[Crawled caption data]
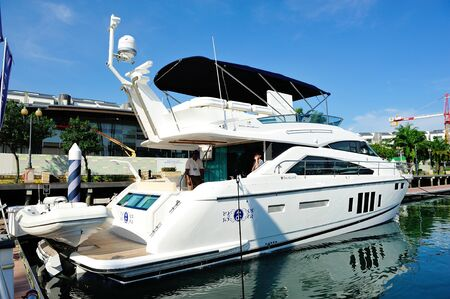 Fairline Squadron luxury yacht on display at Singapore Yacht Show April 28, 2012 in Singapore Stock Photo - 13574735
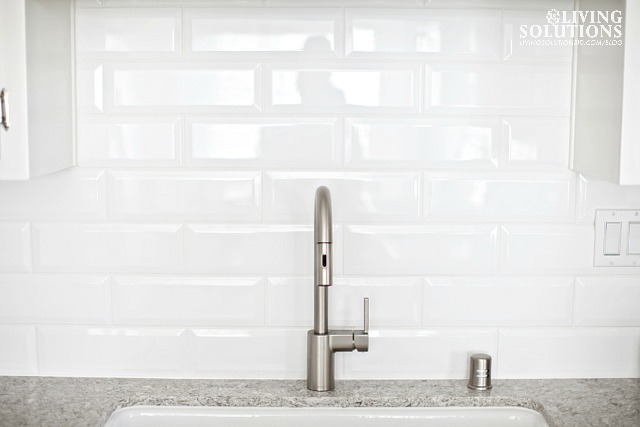 *white beveled subway tile Moen Align kitchen faucet
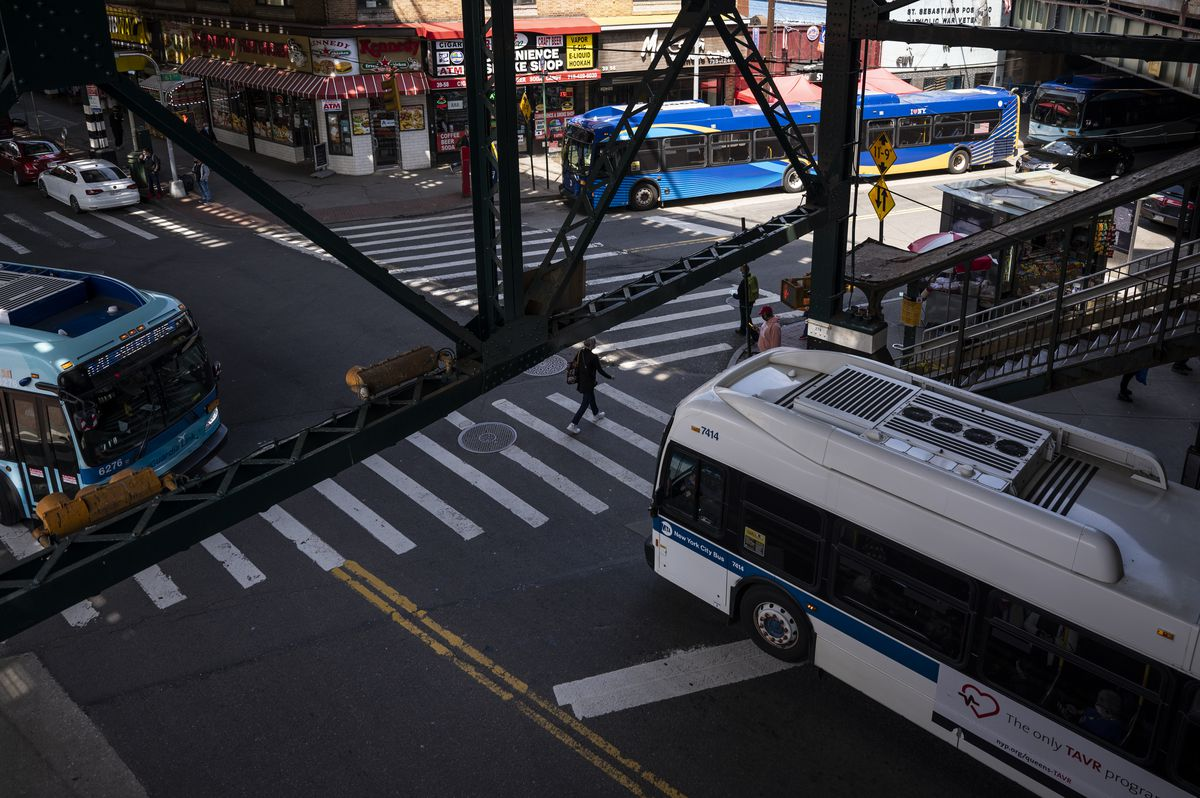 Buses at the intersection beneath the 61st Street-Woodside station in Queens on Friday, May. 7, 2021.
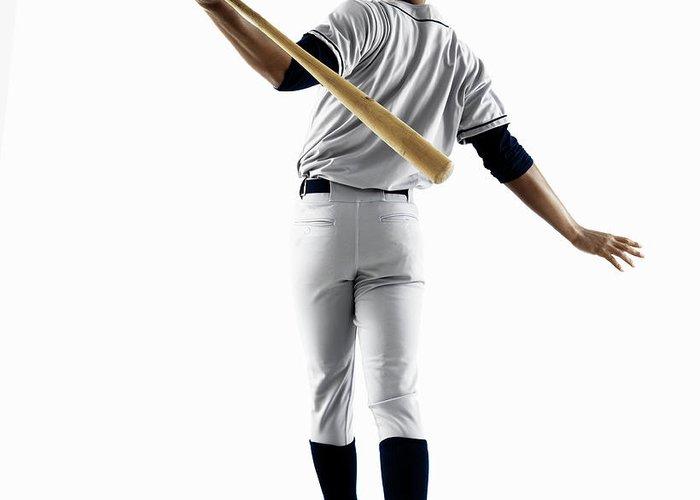Baseball Cap Greeting Card featuring the photograph Baseball Player Hitting Home Run From by Patrik Giardino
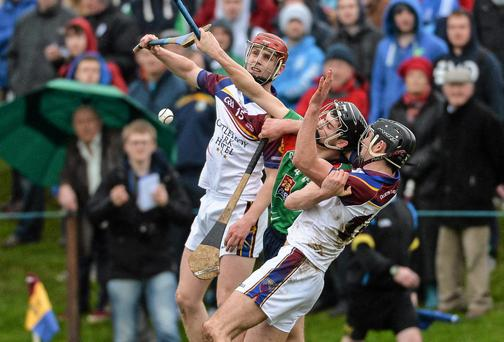 Cian Nolan, Limerick IT, in action against Tommy Heffernan, left, and Cathal Malone, University of Limerick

- What you should do:
Without carrying over any pictures, retype the records above exactly.

- Answer:
 Fairline Squadron luxury yacht on display at Singapore Yacht Show April 28, 2012 in Singapore Stock Photo - 13574735
 *white beveled subway tile Moen Align kitchen faucet
 Buses at the intersection beneath the 61st Street-Woodside station in Queens on Friday, May. 7, 2021.
Baseball Cap Greeting Card featuring the photograph Baseball Player Hitting Home Run From by Patrik Giardino
 Cian Nolan, Limerick IT, in action against Tommy Heffernan, left, and Cathal Malone, University of Limerick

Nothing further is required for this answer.